A oposição cobra uma investigação dos gastos da prefeitura com publicidade

Além da reeleição, João Campos mira o governo de Pernambuco em 2026 e busca o apoio do presidente Lula. Ao definir o perfil do prefeito, traçando um paralelo com Eduardo Campos e ­Miguel ­Arraes, o cientista político Michel ­Zaidan, da UFPE, é enfático: “Ele combina um familismo amoral com empreendedorismo. Ao mesmo tempo que garante uma base de apoio na Câmara através das alianças com partidos conservadores, fomenta negócios no ambiente urbano para agradar aos empresários”.

João Campos também é acusado de ser raso, sem um projeto claro. “Nas redes sociais dele, você não encontra um parágrafo com cinco linhas de pensamento. Vai ficar sempre nessa linguagem TikTok, de dancinha? Qual é a marca dessa gestão?”, indaga um antigo colaborador de Miguel Arraes e Eduardo Campos, que viu João nascer e crescer. Já o marqueteiro Diego Brandi, que trabalhou para o pai na campanha de 2014 e para o filho em 2020, se contrapõe à análise: “As redes sociais são, por natureza, o lugar da superficialidade, da leveza. A consistência política de João está em um lado pouco visível, ele tem uma ­capacidade de articulação política incrível”.

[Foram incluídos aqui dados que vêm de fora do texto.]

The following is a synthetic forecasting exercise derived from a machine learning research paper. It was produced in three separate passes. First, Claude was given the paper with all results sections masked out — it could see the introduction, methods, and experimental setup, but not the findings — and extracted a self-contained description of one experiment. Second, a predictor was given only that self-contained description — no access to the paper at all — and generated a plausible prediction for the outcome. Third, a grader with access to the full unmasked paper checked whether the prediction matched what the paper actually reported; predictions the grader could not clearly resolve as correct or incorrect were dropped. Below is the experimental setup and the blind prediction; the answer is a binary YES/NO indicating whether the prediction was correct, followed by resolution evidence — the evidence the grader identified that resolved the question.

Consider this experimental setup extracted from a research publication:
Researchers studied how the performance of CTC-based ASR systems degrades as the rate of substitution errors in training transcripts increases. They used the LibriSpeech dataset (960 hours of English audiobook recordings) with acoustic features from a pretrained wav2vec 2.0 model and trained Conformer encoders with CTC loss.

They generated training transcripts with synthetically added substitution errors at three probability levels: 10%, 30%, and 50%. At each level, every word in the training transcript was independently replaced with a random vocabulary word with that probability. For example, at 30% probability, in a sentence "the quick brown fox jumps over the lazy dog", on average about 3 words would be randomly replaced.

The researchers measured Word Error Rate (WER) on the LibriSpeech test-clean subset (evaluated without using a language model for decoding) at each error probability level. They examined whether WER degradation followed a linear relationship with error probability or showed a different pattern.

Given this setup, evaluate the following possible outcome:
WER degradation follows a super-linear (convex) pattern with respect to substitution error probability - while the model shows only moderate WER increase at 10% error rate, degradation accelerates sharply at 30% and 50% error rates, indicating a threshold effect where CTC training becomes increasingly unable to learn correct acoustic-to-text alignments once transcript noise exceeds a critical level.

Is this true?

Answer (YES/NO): YES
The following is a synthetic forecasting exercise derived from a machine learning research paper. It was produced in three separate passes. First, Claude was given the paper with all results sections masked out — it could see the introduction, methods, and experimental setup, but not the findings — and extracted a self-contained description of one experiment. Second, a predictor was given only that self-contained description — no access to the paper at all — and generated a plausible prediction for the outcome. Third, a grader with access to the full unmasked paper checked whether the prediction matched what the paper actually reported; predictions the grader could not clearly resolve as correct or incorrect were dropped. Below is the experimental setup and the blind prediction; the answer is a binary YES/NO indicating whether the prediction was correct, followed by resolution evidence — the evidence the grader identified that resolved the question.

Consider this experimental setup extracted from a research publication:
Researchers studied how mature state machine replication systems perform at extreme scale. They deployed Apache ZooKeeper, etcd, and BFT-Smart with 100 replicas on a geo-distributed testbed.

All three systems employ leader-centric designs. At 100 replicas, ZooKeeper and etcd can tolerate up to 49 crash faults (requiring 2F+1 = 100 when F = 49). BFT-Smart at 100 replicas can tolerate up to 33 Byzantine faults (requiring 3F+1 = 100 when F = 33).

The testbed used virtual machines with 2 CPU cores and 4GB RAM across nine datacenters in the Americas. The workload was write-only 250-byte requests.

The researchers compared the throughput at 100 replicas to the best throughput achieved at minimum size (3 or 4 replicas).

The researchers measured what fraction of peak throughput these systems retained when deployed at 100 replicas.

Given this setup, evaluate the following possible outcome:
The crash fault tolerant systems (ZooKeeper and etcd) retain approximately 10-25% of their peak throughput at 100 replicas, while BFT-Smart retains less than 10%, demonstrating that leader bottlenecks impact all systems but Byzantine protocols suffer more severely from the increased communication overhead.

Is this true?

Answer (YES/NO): NO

Migração. João Campos abraçou Aécio Neves em 2014 e agora busca o apoio de Lula para se eleger governador em 2026 – Imagem: Ricardo Stuckert/PR e Redes sociais

João Campos é visto como um político de centro-direita e de práticas conservadoras. Além de apoiar Aécio Neves em 2014 e defender o impeachment de Dilma Rousseff em 2016, ele é acusado de favorecer aliados e governar com a política do “toma lá, dá cá”. Dispensou a velha-guarda do PSB, que esteve ao lado do bisavô e do pai, para formar um núcleo político próprio, composto de jovens empreendedores e profissionais liberais.

“Está nascendo no Recife mais uma liderança nacional. Um menino em quem ninguém acreditava e tornou-se um gestor, uma referência. Ele ainda vai se sentar à mesa com os grandes políticos do Brasil”, aposta o vereador Rinaldo Júnior, líder o PSB e um dos poucos recebidos pelo prefeito. “João Campos elegeu-se com a desconfiança natural da população, até por conta da sua juventude, mas conseguiu rapidamente criar uma identidade com a cidade”, completa Sileno Guedes. Procurado pela reportagem, o prefeito João Campos recusou os insistentes pedidos de entrevista de CartaCapital. •

Publicado na edição n° 1301 de CartaCapital, em 13 de março de 2024.